Exercise goal
Line for line, return the data exactly, omitting all pictures.

Short web captions
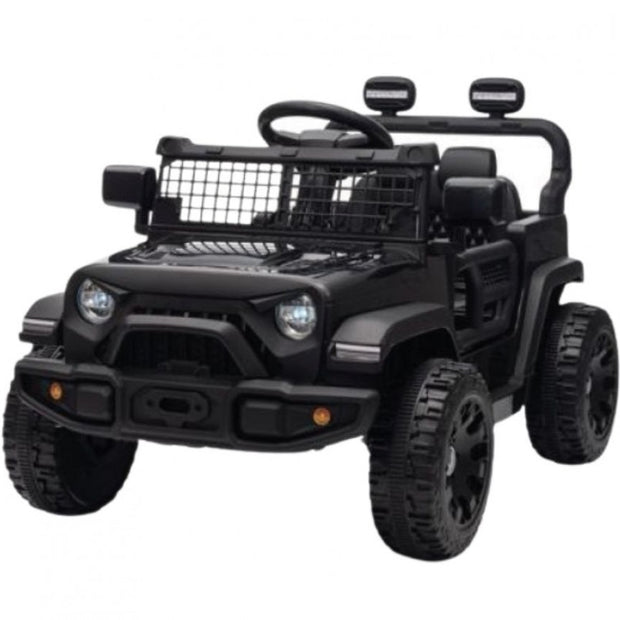 Go Skitz Astro 12V Electric Ride On - Black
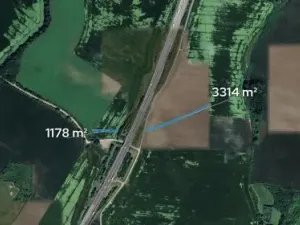 Prodej podílu pole, Tučapy, 374 m2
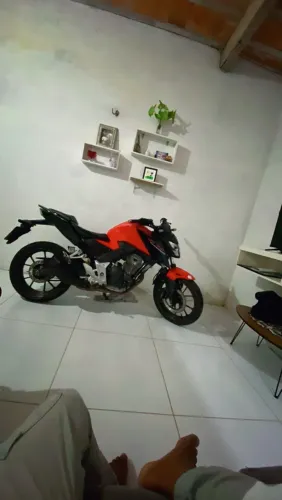 Honda CB 300f Twister Flex 2023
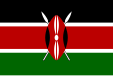 Flag of Kenya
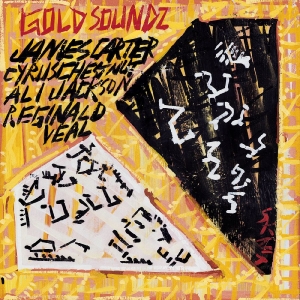 Carter James Cyrus Chestnut Ali - Gold Soundz: A Jazz Tribute To Pave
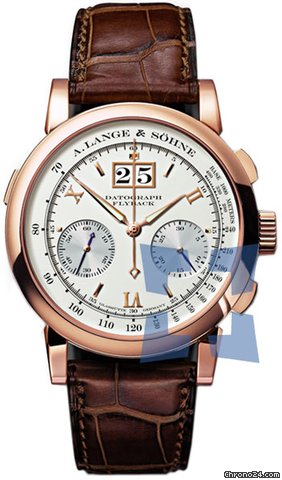 Replica A. Lange & Sohne Datograph Flyback Watch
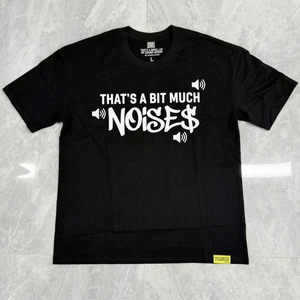 เสื้อยืดโอเวอร์ไซส์ทรงหลวม คอกลม แขนสั้น พิมพ์ลายผ้าฝ้าย สไตล์ฮิตจาก Wish สำหรับผู้ชาย รับสั่งพิมพ์ลายตามต้องการ ไซส์ L - Product Image 4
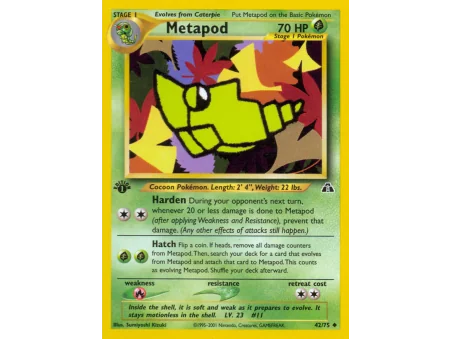 Metapod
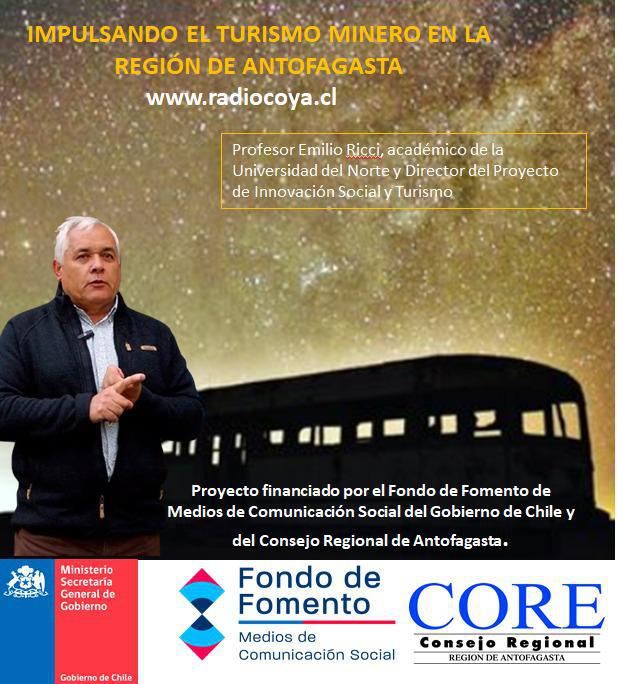 Impulsando el Turismo Minero en la región de Antofagasta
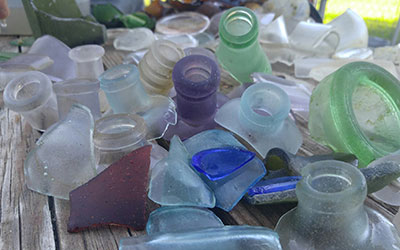 Chesapeake Sea Glass Festival
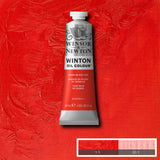 Winsor & Newton Winton Oil Colour Paint 37ml Lemon Yellow Hue - Retail Maharaj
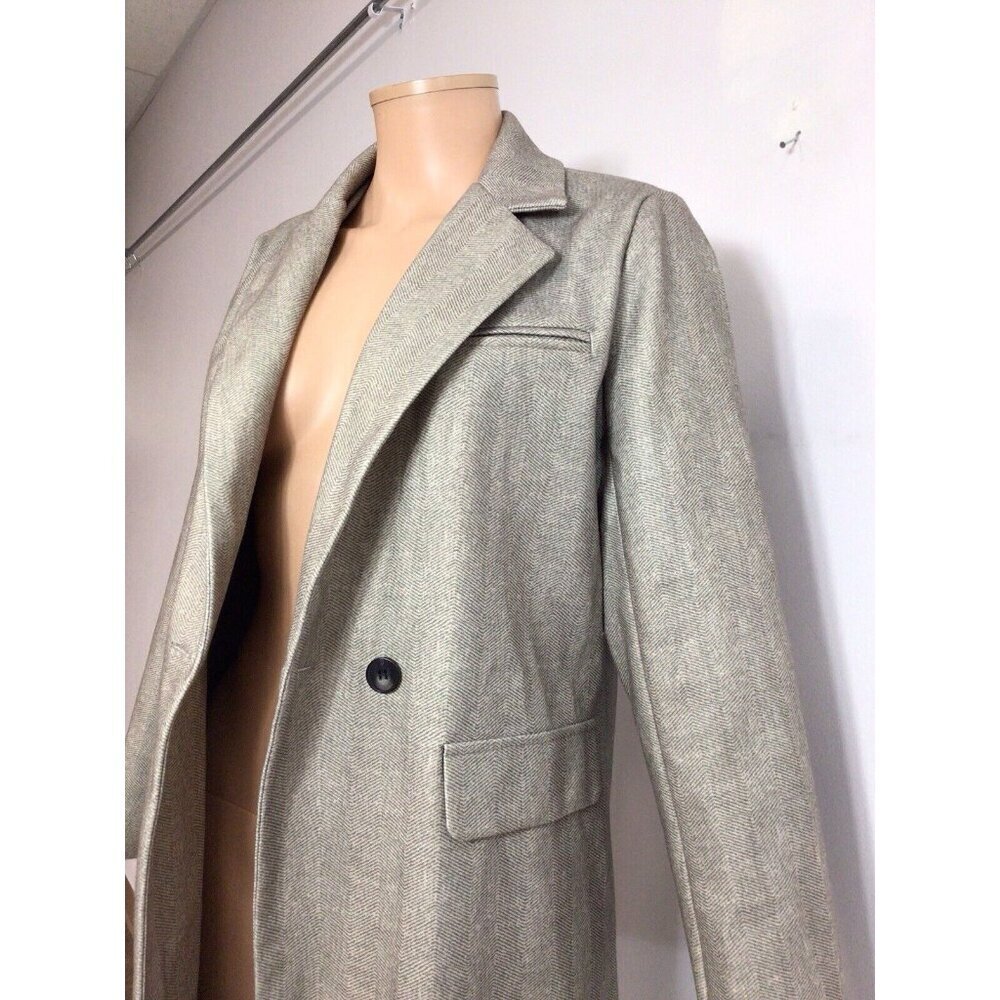 Executive Coat Jacket Womens Medium - image 6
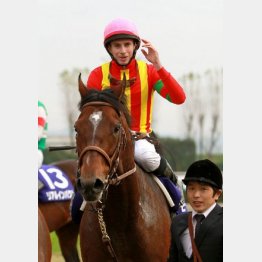 昨年はモーリスが春秋GⅠ制覇を達成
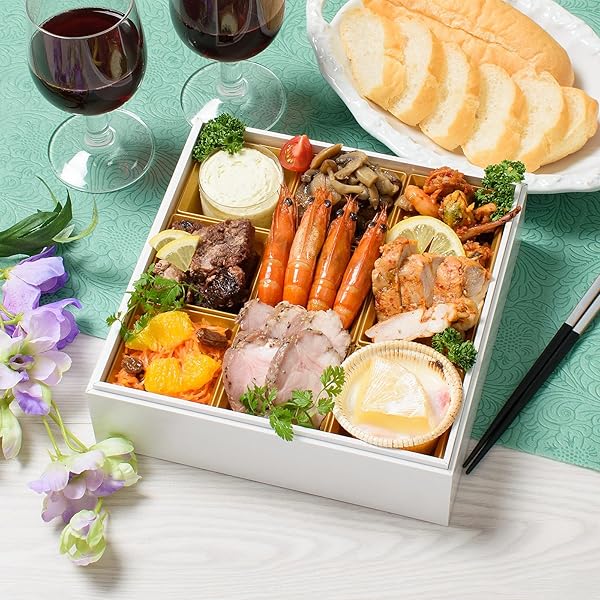 おせち沢山ご注文ありがとございました🤗おせち オードブル 新年 正月 年始 年末 和食料理 和 おせち料理 煮物 盛り付け 川越 小江戸レストラン バイキング 川越レストラン小江戸カントリーファームキッチン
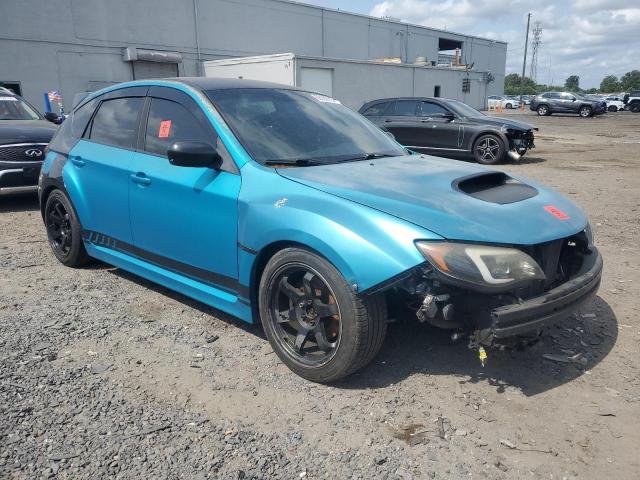 Photo 4 from auction – 2011 SUBARU IMPREZA WR with VIN JF1GR7E66BG808511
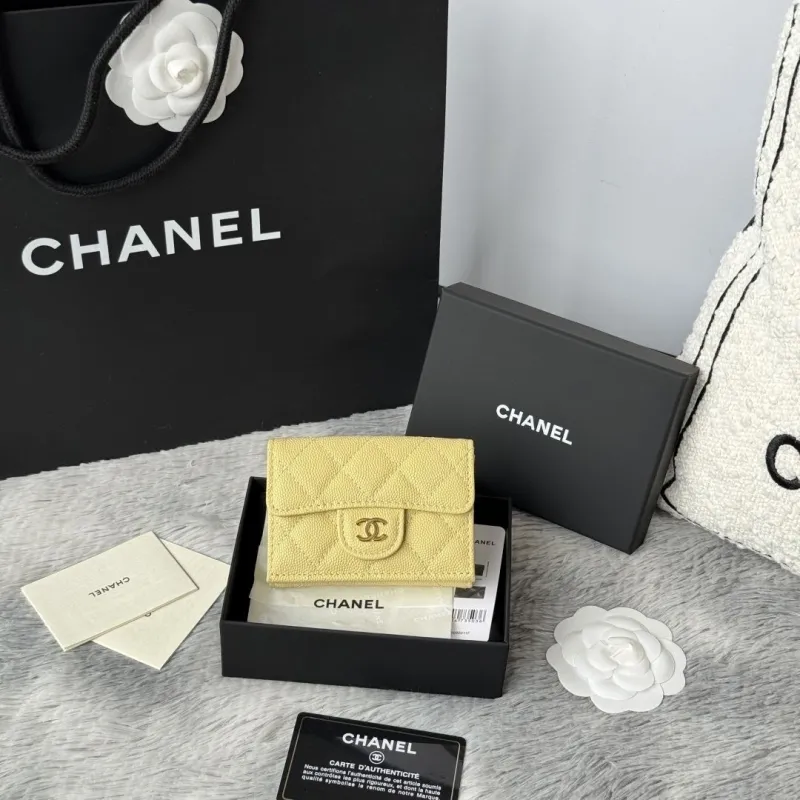Chanel Wallets-182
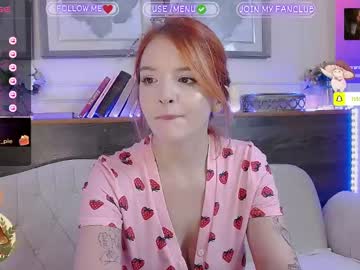 webcam girl ginger_pie image #5216198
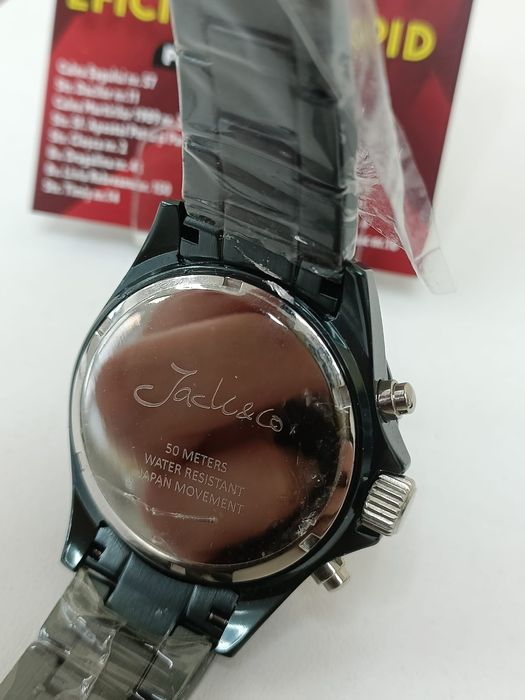 Ceas Jack & CO Amanet BKG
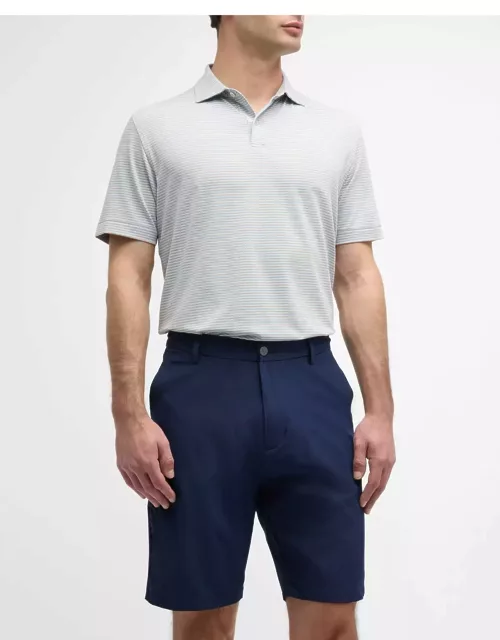 Men's Ambrose Performance Jersey Polo Shirt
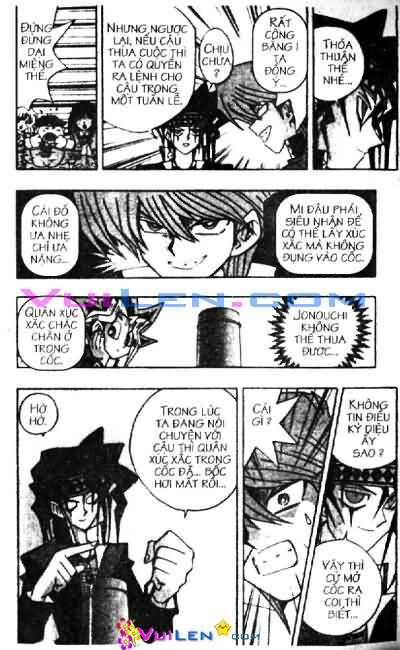 Vua trò chơi: Chapter 80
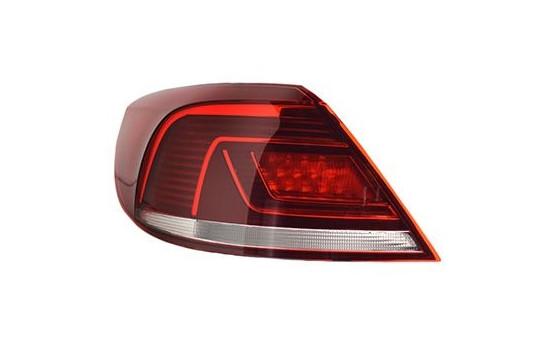 REAR LIGHT GLASS LEFT 5802931 Van Wezel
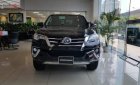 Toyota Fortuner 2.4G 4x2 AT 2018 - Bán Toyota Fortuner 2.4G 4x2 AT đời 2018, màu đen, nhập khẩu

Response to this task
 Go Skitz Astro 12V Electric Ride On - Black
 Prodej podílu pole, Tučapy, 374 m2
 Honda CB 300f Twister Flex 2023
 Flag of Kenya
 Carter James Cyrus Chestnut Ali - Gold Soundz: A Jazz Tribute To Pave
 Replica A. Lange & Sohne Datograph Flyback Watch
 เสื้อยืดโอเวอร์ไซส์ทรงหลวม คอกลม แขนสั้น พิมพ์ลายผ้าฝ้าย สไตล์ฮิตจาก Wish สำหรับผู้ชาย รับสั่งพิมพ์ลายตามต้องการ ไซส์ L - Product Image 4
 Metapod
 Impulsando el Turismo Minero en la región de Antofagasta
 Chesapeake Sea Glass Festival
 Winsor & Newton Winton Oil Colour Paint 37ml Lemon Yellow Hue - Retail Maharaj
 Executive Coat Jacket Womens Medium - image 6
 昨年はモーリスが春秋GⅠ制覇を達成
 おせち沢山ご注文ありがとございました🤗おせち オードブル 新年 正月 年始 年末 和食料理 和 おせち料理 煮物 盛り付け 川越 小江戸レストラン バイキング 川越レストラン小江戸カントリーファームキッチン
 Photo 4 from auction – 2011 SUBARU IMPREZA WR with VIN JF1GR7E66BG808511
Chanel Wallets-182
 webcam girl ginger_pie image #5216198
 Ceas Jack & CO Amanet BKG
 Men's Ambrose Performance Jersey Polo Shirt
 Vua trò chơi: Chapter 80
 REAR LIGHT GLASS LEFT 5802931 Van Wezel
 Toyota Fortuner 2.4G 4x2 AT 2018 - Bán Toyota Fortuner 2.4G 4x2 AT đời 2018, màu đen, nhập khẩu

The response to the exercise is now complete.